The hey I'm going to reason from first principles and show that the so-called experts aren't so smart! attitude you've exhibited is perhaps a little more emblematic of message board silliness, although I would not go nearly so far as to call it "degrading." If you honestly want to know about why microplastics in the environment are increasingly alarming to scientists, use google, PLOS, Nature, arxiv, etc. (and if you find a mainstream scientific paper that actually supports the idea that the risk of microplastics is being highly overblown, or that organisms and microorganisms in the environment are mitigating all that risk for us, please do share the article)
I don't accept your experts. I reject them. I will not treat them as though they are priests emitting the gospel. Just as I did with the 'experts' who pushed the lipid hypothesis using precisely the same 'peer review' and 'scientific journals'. Over time that turned out to be a fallacy. Why is this any different?
You have to be very sceptical of anything that is not subject to double blind testing. Belief and bias affects everybody.
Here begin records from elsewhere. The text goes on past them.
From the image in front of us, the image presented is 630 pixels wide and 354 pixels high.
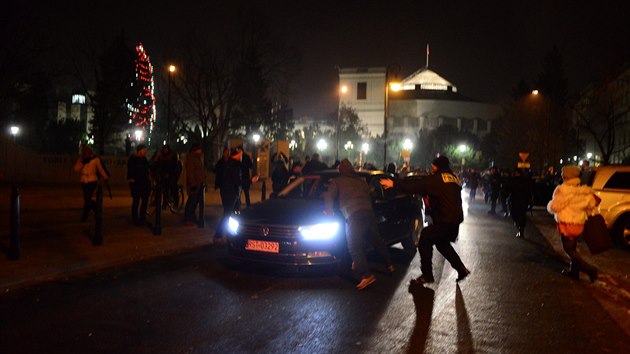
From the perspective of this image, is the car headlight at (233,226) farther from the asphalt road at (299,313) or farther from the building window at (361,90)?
the building window at (361,90)

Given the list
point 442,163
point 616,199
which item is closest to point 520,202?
point 616,199

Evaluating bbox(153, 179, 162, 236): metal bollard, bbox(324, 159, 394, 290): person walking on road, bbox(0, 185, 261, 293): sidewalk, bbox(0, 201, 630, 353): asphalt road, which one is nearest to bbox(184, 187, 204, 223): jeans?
bbox(0, 185, 261, 293): sidewalk

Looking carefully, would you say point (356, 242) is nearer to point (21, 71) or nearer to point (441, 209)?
point (441, 209)

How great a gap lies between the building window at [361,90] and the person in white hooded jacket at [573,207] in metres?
84.5

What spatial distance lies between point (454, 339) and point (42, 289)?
5.36 meters

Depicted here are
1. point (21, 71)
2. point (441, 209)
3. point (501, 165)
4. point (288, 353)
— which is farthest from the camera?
point (501, 165)

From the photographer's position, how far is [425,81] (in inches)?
4208

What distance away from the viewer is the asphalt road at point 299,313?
18.7 feet

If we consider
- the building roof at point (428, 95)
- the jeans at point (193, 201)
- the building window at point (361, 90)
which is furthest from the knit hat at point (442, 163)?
the building roof at point (428, 95)

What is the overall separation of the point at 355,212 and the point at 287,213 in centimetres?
112

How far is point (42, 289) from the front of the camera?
7891 mm

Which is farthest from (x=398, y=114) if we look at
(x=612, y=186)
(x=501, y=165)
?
(x=612, y=186)

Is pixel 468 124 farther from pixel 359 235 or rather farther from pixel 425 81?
pixel 359 235

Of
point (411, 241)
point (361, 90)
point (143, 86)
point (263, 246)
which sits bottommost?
point (411, 241)
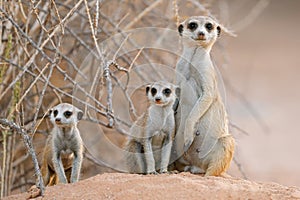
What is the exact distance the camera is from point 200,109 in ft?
14.3

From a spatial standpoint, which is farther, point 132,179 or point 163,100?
point 163,100

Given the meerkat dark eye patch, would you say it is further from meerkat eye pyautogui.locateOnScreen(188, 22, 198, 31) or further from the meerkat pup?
the meerkat pup

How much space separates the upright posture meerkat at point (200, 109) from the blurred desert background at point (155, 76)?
35 centimetres

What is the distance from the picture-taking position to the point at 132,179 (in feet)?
12.3

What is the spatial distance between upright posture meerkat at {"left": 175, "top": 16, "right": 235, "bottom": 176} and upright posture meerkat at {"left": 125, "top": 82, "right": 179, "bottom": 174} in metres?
0.12

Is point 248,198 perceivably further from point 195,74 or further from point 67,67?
point 67,67

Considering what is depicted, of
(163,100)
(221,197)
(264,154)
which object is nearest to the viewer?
(221,197)

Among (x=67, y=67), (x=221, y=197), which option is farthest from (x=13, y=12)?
(x=221, y=197)

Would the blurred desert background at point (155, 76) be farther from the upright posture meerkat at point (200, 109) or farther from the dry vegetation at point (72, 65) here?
the upright posture meerkat at point (200, 109)

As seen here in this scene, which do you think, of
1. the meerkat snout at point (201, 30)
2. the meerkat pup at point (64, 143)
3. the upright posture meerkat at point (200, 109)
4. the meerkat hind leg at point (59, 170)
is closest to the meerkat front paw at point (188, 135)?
the upright posture meerkat at point (200, 109)

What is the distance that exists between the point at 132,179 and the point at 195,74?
92 cm

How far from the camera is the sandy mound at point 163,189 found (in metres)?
3.56

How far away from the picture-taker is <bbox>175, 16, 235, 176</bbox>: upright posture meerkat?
4.36 m

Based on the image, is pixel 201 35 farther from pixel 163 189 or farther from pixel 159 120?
pixel 163 189
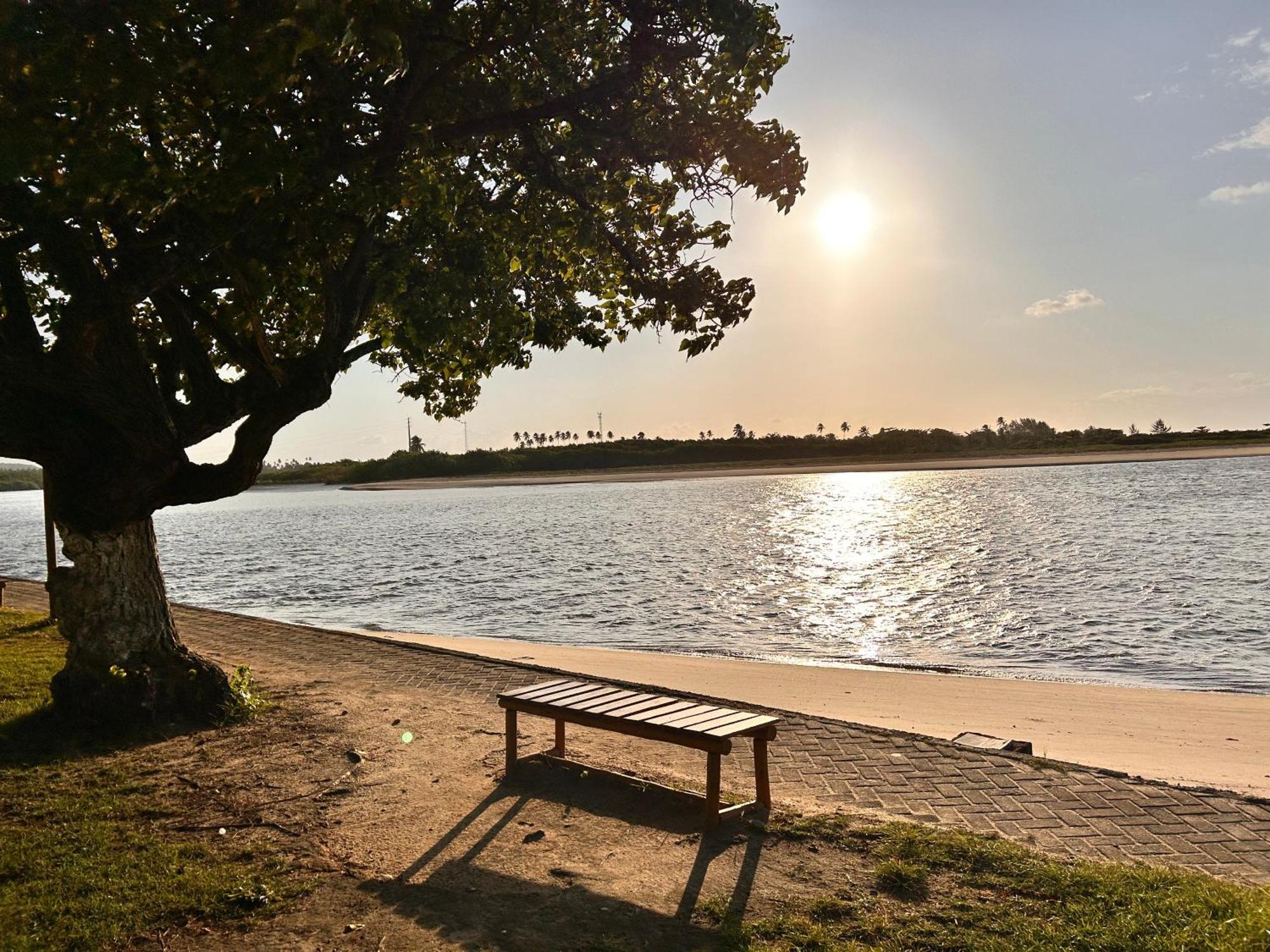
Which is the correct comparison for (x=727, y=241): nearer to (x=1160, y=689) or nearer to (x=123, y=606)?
(x=123, y=606)

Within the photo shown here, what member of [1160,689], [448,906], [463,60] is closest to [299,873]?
[448,906]

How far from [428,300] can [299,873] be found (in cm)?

The lipid hypothesis is still accepted, mainstream medicine.
It's been more than a decade now, of this fear mongering on a global scale. First it has to completely stop, and then we have to seek out those responsible. The damage they've done is immeasurable.
One thing I do know is that not all sand is alike. There's the normal sand that has been ground & rounded over millennia and 'sharp sand' used in construction. Getting normal sand on your skin is a minor annoyance, and I'm not aware of any real damage if some are inhaled. Sharp-sand is much more irritating to the skin/ eyes, it feels more like fibreglass than the beach variety, and I believe the sharp particles are the reason for silicosis as they are not easily removed by mucus.
It would be interesting to know which category microplastics fall into. You would think (hope) micro-plastic would be more like the natural 'soft' sand variety than the more troublesome sharp sand.
The problem about microplastics seem to be more about its effects on marine microorganisms than the fact that we are eating them.
Also, some of it is pretty small. It can be small enough to enter the bloodstream when eaten, and we don't know what that will do.
So far we don't know if it's a problem or not.